El viernes salí de fiesta con el hombre que salva vidas animales. Hacía tiempo que no hablábamos. Por esa falta de entrenamiento vivimos la noche en silencio, consagrando con la mirada a las jóvenes que bailaban en la pista de la discoteca desde nuestro altar en la barra. La camarera nos sirvió un combinado de ginebra con tónica -gin tónic creo que lo llaman ahora los adolescentes y la gente moderna-, y más tarde otro.
Pagamos por rondas, como hacíamos en la discoteca de aquella ciudad alejada del campus universitario cuando teníamos cosas que decirnos, planes futuros que desplegar ante la mirada del otro. Íbamos allí caminando para ahorrarnos el taxi, recorriendo los suburbios peligrosos, cruzando el puente elevado sobre la carretera a toda prisa para que el frío de enero no se instalara en nuestros cuerpos mal abrigados de estudiantes pobres. Antes nos gustaba rememorar esa buena época, pero el viernes nos limitamos a pedir un tercer combinado que mi cuerpo asimiló mal.
El sábado amanecí con la sensación de morir por culpa de la resaca. Deposité un último esfuerzo para escribir la palabra aigua en un papel que enganché al collar del señor Gris. Escuché el sonido característico de sus pezuñas descendiendo ligeras los tres pisos que separan mi dormitorio de la cocina, en la granja de los caballos. Al minuto apareció el pequeño Hayden arrastrando una botella de salvación para el náufrago. Engullí el líquido sin educación, emitiendo sonidos guturales. A cada sorbo se rellenaban las fisuras de mi cuerpo árido y brotaban tallos verdes en mi alma. Pronto estuve en disposición de salir a pasear con el perro.

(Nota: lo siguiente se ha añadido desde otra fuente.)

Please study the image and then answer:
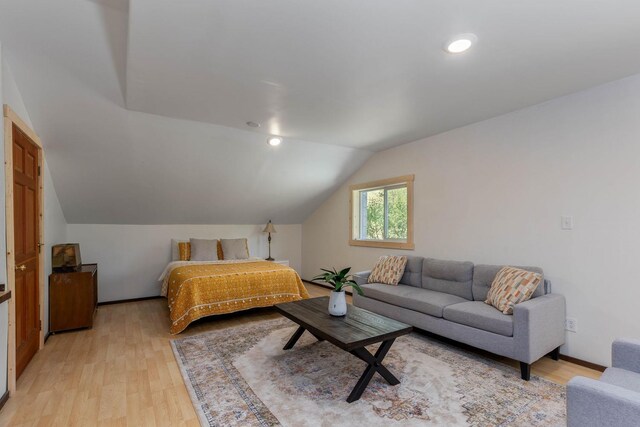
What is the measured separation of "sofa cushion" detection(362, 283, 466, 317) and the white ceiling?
6.32 ft

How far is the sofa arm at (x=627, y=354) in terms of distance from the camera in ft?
5.72

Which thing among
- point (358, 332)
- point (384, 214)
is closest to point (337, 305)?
point (358, 332)

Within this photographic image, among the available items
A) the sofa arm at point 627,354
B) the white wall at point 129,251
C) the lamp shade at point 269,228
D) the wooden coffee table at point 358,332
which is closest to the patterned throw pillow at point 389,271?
the wooden coffee table at point 358,332

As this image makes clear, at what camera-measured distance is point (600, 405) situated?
1.33m

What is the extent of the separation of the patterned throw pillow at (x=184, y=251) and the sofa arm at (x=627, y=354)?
5.02 m

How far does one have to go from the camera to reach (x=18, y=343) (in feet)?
8.28

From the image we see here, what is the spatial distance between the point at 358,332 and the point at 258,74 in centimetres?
209

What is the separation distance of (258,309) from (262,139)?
2.35 meters

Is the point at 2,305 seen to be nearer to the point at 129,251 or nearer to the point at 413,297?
the point at 129,251

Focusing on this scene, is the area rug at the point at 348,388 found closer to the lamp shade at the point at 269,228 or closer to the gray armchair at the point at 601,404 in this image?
the gray armchair at the point at 601,404

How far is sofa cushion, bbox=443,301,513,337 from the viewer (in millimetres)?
2629

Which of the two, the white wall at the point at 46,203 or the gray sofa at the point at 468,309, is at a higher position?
the white wall at the point at 46,203

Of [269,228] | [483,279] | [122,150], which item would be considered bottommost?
[483,279]

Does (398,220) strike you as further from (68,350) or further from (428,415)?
(68,350)
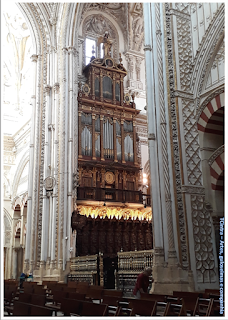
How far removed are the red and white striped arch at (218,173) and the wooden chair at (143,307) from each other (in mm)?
6071

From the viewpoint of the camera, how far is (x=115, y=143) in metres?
20.9

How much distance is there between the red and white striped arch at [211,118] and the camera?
35.7 feet

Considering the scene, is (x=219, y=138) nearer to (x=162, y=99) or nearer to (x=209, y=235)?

En mi último trayecto por la zona, las tierras estaban resecas y estériles de vida. Pero el campo comenzaba a despertar tras la resaca del invierno en esa mañana de sábado. Algunas fincas recibían el agua del canal y los agricultores la distribuían por los bancales con sus azadas. Las matas de maíz ya tenían la altura de un conejo con las orejas tiesas, y los embriones de pera se agarraban a los árboles con el tamaño de una rana joven. El señor Gris se arrojó al canal sin pedir permiso, para convertirse en el señor Marrón por culpa del lodo.

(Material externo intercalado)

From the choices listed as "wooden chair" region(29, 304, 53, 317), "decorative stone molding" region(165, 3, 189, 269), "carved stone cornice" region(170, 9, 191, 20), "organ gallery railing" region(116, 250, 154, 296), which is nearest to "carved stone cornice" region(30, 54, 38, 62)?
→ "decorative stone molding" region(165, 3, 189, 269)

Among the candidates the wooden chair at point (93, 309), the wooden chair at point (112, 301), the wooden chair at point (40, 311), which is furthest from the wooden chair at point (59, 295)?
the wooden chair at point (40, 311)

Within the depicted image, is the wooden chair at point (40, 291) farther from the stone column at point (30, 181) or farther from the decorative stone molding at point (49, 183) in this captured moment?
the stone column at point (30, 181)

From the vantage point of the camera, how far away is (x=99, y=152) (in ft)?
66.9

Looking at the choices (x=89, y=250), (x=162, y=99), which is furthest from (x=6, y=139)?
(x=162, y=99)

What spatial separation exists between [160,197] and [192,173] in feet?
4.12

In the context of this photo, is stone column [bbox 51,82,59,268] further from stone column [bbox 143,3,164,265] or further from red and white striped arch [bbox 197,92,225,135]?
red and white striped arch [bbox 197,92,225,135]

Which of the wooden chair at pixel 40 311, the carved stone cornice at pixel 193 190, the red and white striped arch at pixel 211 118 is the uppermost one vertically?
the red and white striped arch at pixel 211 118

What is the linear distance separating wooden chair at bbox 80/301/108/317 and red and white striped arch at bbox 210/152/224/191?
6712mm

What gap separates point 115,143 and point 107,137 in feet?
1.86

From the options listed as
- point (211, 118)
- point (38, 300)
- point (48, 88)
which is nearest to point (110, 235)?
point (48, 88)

La comida se retrasó porque la señora Sofía está acostumbrada a cocinar para ella y su marido, y ese día éramos algunos más. En la espera, el pequeño Hayden jugaba a abrir y cerrar el cesto de los caracoles. Extrajo uno y vino a dispesar mi lectura del periódico en una sombra del patio. Aseguraba que estaba muerto, aunque yo dijera que simplemente descansaba. Para demostrárselo, le conduje al lavadero y deposité el animal boca arriba en la palma de su mano. Abrí el grifo y dibujé una fina lluvia sobre el caracol con mis dedos. Pronto emergieron sus antenas, investigó la región, inició un tímido desplazamiento por el brazo del crío que corrió hacia las faldas de la señora Sofía para mostrarle el milagro de la resurrección, lo que retrasó un poco más el almuerzo.
El comedor era caluroso, a pesar de las ventanas abiertas, y permanecía en silencio mientras degustábamos los platos. El pequeño Hayden despertó nuestro interés, con su filosofía infantil, para preguntarnos: "Per què ens mengem els caragols si són tan bonics?". Lanzó el interrogante después de haber vaciado la última cáscara de su plato, por si acaso la respuesta era frustrante para su afición a comer caracoles a la brasa. A su espalda, mientras rumiábamos la respuesta, permanecía enmarcada una fotografía de él y su abuela frente a una buganvilia con una hemorragia de flores rojas. Los dos sonríen en esa instantánea y es difícil discernir quién tiene más cara de pillo.